Depuis deux siècles la Science de
l'Electricité façonne le devenir
technologique de nos sociétés et transforme
sans cesse notre vision du monde. Le XVIIè et le
XVIIIè siècles sont les siècles de
la Mécanique où règne une vision
d'un monde ordonné et rationnel qui s'exprime dans
la culture Baroque et la mentalité des
Lumières. Le XIXè et le XXè
siècles sont les siècles de
l'Electricité qui par delà ses
manifestations multiples, sources de la révolution
industrielle, s'avère participer d'une
manière centrale et essentielle à la
constitution de notre univers.
Le Dieu Electron, porteur de la charge
électronique fondamentale, régit la
matière et la lumière et préside
à toutes les activités biologiques,
fonctionnement cérébral compris.
C'est pour l'électron et à cause de lui
que sont forgées la plupart des théories de
la physique : électromagnétisme,
relativité restreinte, mécanique quantique.
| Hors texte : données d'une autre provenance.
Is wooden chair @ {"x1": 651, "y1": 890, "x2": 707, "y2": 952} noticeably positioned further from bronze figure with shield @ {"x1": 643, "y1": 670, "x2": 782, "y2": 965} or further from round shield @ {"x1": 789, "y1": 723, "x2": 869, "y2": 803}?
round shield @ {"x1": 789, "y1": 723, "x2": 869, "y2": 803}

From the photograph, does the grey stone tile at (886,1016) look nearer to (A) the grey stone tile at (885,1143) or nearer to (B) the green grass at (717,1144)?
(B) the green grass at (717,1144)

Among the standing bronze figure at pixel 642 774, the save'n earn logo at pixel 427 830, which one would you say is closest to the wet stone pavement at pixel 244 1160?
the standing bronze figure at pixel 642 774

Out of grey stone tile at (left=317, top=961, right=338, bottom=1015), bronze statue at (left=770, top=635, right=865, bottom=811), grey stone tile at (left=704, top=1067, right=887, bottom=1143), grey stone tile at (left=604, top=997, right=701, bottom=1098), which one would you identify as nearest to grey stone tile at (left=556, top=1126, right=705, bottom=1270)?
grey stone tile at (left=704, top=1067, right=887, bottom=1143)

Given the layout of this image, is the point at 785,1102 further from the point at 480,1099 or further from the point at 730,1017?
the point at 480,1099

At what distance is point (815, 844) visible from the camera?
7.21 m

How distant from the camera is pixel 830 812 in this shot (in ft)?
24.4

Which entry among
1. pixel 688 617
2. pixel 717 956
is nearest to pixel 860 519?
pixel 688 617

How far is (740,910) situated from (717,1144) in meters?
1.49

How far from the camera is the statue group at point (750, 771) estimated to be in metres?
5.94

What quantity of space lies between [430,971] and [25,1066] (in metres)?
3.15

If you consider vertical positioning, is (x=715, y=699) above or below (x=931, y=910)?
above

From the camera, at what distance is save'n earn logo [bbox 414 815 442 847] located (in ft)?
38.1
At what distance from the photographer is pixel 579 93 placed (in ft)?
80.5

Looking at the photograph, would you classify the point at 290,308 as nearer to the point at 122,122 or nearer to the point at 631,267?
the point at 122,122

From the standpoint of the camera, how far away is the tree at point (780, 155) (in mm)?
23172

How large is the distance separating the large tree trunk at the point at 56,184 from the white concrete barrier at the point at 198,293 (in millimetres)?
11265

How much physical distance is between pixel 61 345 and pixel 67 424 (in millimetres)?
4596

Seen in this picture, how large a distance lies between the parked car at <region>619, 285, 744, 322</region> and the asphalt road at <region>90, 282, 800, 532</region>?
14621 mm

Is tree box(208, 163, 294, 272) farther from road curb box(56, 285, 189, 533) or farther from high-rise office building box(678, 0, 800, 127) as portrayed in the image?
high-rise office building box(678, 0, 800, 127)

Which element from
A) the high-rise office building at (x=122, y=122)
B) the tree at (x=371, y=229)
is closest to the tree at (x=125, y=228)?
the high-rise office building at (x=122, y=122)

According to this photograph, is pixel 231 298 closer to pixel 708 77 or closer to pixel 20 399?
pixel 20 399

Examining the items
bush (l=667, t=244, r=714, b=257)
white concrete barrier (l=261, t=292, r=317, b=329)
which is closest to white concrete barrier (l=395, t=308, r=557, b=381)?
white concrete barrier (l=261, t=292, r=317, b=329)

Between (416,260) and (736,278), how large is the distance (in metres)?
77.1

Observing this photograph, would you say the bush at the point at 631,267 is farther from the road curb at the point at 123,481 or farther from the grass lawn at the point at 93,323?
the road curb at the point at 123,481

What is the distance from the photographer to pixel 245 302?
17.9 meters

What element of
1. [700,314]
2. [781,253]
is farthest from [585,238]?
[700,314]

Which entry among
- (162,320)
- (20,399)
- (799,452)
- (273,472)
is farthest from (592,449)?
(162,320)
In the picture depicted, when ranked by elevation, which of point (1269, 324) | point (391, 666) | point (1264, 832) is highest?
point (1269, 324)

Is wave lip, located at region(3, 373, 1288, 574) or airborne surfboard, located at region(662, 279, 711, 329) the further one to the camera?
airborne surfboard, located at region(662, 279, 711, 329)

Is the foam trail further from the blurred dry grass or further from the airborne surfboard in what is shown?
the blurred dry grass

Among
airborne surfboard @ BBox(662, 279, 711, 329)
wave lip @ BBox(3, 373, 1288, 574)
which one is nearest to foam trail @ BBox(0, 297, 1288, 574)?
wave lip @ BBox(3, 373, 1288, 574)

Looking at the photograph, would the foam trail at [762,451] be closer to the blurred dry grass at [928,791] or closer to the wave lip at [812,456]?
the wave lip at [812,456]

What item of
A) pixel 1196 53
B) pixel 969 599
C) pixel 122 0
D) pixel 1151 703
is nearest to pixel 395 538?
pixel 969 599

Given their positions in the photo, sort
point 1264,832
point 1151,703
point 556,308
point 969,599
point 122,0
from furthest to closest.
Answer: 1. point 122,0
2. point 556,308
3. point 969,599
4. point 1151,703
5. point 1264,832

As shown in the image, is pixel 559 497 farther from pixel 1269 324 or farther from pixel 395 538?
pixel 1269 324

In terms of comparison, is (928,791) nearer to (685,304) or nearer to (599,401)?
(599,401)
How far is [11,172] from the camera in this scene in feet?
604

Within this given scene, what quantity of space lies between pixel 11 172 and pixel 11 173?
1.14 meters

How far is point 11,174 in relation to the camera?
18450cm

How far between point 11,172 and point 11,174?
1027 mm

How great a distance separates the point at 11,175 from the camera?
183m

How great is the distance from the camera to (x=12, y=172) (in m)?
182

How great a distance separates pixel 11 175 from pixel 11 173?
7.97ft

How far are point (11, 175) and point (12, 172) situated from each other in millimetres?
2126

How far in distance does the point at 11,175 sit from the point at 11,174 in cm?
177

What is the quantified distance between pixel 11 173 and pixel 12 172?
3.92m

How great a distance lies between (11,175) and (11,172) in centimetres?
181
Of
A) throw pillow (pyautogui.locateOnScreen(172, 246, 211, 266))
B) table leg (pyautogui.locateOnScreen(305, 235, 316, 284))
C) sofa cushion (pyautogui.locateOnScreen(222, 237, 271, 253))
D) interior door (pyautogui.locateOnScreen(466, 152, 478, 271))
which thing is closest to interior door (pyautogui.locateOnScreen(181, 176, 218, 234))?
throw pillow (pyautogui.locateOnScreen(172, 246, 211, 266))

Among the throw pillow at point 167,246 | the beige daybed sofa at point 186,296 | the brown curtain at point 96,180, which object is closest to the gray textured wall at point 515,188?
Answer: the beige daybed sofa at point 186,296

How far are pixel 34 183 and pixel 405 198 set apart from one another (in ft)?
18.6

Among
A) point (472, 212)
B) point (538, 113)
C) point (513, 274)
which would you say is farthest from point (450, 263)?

C'est lui qui est responsable de l'apparition d'un
nouveau concept qui va envahir toute la physique : le
champ.
Il est à l'origine de l'émergence d'une
catégorie fondamentale de notre description de la
nature, qui se substitue à la matière et
à l'énergie, l'information.
Témoin de son temps, l'art du XXè
siècle subit de plein fouet les cataclysmes
conceptuels provoqués par
l'électricté. Entre l'art et la vision du
monde de la science se nouent des dépendances
organiques.
Les artistes modernes et contemporains,
pénétrant dans l'espace-champ
électrique, se sont emparés de cette
matière-énergie, de cette
matière-lumière pour explorer des domaines
nouveaux et souvent inaccessibles à la perception
humaine, et pour transmettre des sensations de mouvement
et de vie. Enfin, de manière plus
générale, la lumière
électrique, l'énergie électrique
abolissent aujourd'hui le temps et l'espace et ouvrent de
façon radicale et irréversible les champs
de la communication immédiate et
généralisée.
Pour Frank Popper, qui a coordonné l'exposition
"Electra" au MAM de la ville de Paris en 1983,
l'électricité, l'électronique sont
à l'origine d'un mouvement qui peut être
qualifié de Modern Light Art, mouvement qui vit le
jour au début des années 1920 et qui,
associé à la vidéo, au laser,
à l'holographie, à la cybernétique,
à l'ordinateur, continue à se
développer, jusqu'à aujourd'hui. En
utilisant l'immense potentiel esthétique des
phénomènes lumineux, les artistes explorent
les propriétés physiques du mouvement, de
la vitesse, de la durée, du rythme, de la couleur;
ils exploitent ses effets spectaculaires
théâtraux, son sens lyrique ou sa
capacité à entraîner le spectateur
vers une prise de consience. Même si
l'ingénieur et l'artiste peuvent avoir des
comportements proches, l'objectif du premier est la
découverte du patrimoine (histoire de la
technique, sauvegarde et intégration de
l'uvre dans l'environnement contemporain); celui du
second, dans une inspiration personnelle et individuelle,
s'inscrit dans un courant d'expression sociale, qui
dépasse la simple reconnaissance esthétique
de l'artefact.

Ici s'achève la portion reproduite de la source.